Improve erlang cowboy performance

Question

We have been using Cowboy in production on our Compute Engine machines on GCP and we started benchmarking and improving the performance of our service to handle more Reqs/sec (in our case since we are in Adtech it is bids/sec).

After isolating and handling a lot of the issues separately we came down to Cowboy optimization, these are our current findings and limitations:

Cowboy setup

We are using Cowboy 2.5 with 200 acceptors and max backlog of 1024

init(Req, _State) ->
    T1 = erlang:monotonic_time(),
    {ok, BRjson, _} = cowboy_req:read_body(Req),
    %% ---- rest of work goes here but is switched off for our test---
    erlang:send_after(60, self(), {'RSP', x, no_workers}),
    {cowboy_loop, Req, #state{t1 = T1}, hibernate}.

Erlang VM

OTP 21

VM args: -smp auto +P 134217727 +K true +A 64 -rate 1200 +stbt db +scl false +sfwi 500 +spp true +zdbbl 8092

Load

Json requests ~4KB in size. And testing is done using a separate machine on the same internal network (no SSL) using jmeter. All requests are POST with keep-alive

Servers

GCP Compute Engine 10 vcpu cores and 14GB RAM (now and tested before with the 4 vcpu)

Findings

We are able to reach to ~1900 reqs/sec but all CPU cores in htop are showing almost 80% utilization

At 1000 reqs/sec we se cpu utilization at 45-50% per core (still high bearing in mind that no other part of our application is running)

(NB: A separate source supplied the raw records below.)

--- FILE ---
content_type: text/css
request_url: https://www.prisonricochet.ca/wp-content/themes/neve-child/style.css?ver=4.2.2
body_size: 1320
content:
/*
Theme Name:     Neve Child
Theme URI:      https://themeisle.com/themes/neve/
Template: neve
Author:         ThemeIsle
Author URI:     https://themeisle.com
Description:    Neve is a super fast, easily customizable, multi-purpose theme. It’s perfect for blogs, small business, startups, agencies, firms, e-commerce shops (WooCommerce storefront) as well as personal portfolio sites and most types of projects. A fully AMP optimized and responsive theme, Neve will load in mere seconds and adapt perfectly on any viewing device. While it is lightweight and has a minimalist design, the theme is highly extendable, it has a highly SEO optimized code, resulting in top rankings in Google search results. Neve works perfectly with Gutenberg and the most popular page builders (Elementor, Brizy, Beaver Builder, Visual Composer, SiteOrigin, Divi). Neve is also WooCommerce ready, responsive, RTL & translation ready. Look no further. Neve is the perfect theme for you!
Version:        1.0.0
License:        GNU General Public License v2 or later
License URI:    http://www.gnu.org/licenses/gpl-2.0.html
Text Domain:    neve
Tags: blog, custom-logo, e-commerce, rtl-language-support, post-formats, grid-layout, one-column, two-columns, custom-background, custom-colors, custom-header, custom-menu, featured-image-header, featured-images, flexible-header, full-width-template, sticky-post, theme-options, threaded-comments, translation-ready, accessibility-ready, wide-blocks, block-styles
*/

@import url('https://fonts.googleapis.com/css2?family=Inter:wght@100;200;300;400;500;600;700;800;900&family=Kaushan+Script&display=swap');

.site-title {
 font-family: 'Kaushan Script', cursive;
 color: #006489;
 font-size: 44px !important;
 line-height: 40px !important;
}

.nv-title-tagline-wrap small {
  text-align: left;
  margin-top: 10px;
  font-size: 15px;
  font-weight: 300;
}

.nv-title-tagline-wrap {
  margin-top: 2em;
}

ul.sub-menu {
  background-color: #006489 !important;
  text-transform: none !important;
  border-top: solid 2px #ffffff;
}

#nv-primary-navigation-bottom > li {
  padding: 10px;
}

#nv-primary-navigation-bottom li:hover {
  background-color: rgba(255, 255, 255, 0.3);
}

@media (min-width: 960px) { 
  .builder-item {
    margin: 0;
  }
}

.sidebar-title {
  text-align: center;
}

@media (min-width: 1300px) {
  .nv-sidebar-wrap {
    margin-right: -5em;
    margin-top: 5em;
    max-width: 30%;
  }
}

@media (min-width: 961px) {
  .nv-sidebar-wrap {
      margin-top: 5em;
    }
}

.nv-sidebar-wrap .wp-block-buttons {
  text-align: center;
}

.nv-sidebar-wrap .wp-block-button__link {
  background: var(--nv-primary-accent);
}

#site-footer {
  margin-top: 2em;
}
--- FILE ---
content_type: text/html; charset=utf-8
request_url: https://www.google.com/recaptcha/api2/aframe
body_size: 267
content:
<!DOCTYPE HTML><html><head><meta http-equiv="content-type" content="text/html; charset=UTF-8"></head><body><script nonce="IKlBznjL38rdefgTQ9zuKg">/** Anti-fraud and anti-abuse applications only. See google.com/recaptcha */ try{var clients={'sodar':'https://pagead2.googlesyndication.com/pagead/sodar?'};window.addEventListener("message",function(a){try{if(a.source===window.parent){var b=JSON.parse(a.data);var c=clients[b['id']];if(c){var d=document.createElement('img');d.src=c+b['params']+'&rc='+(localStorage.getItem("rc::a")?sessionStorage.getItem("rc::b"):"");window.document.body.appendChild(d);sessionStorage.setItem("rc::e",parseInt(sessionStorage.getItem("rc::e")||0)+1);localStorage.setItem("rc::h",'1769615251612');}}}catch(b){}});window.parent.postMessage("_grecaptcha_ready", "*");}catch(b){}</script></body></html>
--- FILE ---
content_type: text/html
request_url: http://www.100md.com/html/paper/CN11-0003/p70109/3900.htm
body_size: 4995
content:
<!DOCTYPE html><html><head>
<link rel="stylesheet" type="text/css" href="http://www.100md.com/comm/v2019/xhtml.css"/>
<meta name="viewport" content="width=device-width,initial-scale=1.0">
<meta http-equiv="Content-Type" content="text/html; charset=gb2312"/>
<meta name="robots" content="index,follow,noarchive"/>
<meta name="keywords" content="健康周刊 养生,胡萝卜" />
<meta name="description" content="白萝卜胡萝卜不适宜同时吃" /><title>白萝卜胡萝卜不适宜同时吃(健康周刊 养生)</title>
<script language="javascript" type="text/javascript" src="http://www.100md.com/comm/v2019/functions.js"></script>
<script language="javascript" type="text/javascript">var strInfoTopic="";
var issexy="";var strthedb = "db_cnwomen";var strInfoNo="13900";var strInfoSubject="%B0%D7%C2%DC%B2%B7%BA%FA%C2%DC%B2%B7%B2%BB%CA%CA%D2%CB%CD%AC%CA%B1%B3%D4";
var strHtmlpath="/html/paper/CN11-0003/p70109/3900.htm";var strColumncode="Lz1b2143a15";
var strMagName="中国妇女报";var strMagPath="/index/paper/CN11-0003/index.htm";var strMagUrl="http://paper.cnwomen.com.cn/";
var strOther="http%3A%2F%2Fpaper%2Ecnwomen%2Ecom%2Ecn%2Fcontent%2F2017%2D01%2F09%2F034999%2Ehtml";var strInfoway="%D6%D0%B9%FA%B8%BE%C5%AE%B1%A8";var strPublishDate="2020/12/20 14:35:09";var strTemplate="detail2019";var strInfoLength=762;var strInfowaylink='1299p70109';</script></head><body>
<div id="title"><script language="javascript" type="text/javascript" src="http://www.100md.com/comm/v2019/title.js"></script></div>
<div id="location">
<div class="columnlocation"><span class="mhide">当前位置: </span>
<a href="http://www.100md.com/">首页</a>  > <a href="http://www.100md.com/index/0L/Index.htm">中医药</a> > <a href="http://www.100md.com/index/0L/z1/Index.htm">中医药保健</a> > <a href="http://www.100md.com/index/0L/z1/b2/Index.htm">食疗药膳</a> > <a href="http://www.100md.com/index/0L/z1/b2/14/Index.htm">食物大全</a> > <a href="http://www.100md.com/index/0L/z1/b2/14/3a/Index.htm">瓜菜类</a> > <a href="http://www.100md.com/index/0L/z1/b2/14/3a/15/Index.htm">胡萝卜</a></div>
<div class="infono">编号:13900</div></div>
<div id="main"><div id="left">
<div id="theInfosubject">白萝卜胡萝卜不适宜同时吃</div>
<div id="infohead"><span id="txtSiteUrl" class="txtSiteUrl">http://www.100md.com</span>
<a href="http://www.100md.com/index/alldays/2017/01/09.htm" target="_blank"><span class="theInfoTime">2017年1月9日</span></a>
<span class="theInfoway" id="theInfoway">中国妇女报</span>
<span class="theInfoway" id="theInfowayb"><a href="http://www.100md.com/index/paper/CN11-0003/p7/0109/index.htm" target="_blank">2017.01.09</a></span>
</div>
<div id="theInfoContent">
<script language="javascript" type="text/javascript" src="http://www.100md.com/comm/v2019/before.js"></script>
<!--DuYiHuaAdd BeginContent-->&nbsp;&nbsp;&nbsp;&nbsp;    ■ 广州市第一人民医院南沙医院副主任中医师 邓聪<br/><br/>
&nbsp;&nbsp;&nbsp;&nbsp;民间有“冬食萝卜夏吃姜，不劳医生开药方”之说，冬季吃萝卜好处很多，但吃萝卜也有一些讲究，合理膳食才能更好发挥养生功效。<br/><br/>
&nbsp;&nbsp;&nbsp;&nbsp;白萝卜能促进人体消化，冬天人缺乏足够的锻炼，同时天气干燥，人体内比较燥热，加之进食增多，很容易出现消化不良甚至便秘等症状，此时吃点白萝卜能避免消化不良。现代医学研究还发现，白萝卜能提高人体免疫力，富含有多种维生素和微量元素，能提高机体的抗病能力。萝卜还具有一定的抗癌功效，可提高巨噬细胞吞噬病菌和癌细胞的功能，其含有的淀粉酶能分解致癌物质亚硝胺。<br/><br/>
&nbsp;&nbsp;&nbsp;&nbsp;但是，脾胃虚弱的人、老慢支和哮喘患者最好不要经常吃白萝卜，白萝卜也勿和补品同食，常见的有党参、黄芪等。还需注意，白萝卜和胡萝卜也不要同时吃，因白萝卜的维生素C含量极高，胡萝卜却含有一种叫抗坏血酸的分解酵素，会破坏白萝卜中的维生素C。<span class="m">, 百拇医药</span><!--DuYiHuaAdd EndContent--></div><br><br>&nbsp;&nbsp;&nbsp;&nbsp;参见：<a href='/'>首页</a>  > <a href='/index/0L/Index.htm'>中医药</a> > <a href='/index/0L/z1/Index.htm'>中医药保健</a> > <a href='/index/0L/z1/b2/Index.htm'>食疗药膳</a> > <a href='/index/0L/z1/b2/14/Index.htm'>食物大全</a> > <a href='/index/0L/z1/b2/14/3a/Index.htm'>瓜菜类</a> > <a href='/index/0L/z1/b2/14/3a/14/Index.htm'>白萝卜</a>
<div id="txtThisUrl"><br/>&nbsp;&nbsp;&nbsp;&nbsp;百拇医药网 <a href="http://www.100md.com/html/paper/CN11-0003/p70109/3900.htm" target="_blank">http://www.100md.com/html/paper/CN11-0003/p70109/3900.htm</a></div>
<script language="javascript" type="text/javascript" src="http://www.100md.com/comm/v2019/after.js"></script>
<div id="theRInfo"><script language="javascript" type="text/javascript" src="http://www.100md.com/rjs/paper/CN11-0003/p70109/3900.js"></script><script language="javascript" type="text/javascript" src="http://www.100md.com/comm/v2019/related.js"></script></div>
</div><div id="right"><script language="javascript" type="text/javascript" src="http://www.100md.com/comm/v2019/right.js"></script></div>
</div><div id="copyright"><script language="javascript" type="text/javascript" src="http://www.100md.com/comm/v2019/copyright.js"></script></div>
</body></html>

*Note: using the 4 vcpu machine we were able to get close to 700 reqs/sec and memory in all of our tests is barely utilizied or changing with load

QUESTION: How to improve cowboy's performance in terms of cpu usage?

I think that 200 acceptors are too much for 1024 backlog. Also I can't see the +Q option for erl. — Pouriya
I just tried with +Q 65000 (the same number we have in ulimit) and that didn't change anything and lowered acceptors to 50 — Halid
whats the point for erlang:send_after/3? and why you want process be hibernated for 60 ms? — Pouriya
This is an async cowboy call; it receives request sends it internally in the system, and another process has to send back the response within 100ms (which is the bid response SLA timeout standard in the industry) — Halid
Did you try this without hibernation? Did you increase ranch max connection? — Pouriya

Halid Halid · Accepted Answer · 2018-12-09T13:29:05

First off, thanks @Pouriya for suggestions--actually, discussing this back and forth made me go back and re-check one of my comments about the right tool for the job. PS: we are on GCP so 72 cores would be out of question at this stage.

Cowboy is great! but it does add a bit of overhead in the critical path of each request--a feature (or issue in my case) that is not needed.

We tested again with Elli (https://github.com/elli-lib/elli) but built a proper testing setup this time and it provided improvement up to 20% ~ exactly what we needed!

If anyone at Cowboy/Ranch team has a way of drastically improving CPU overhead will gladly test since we still use it in our APIs but not the critical path.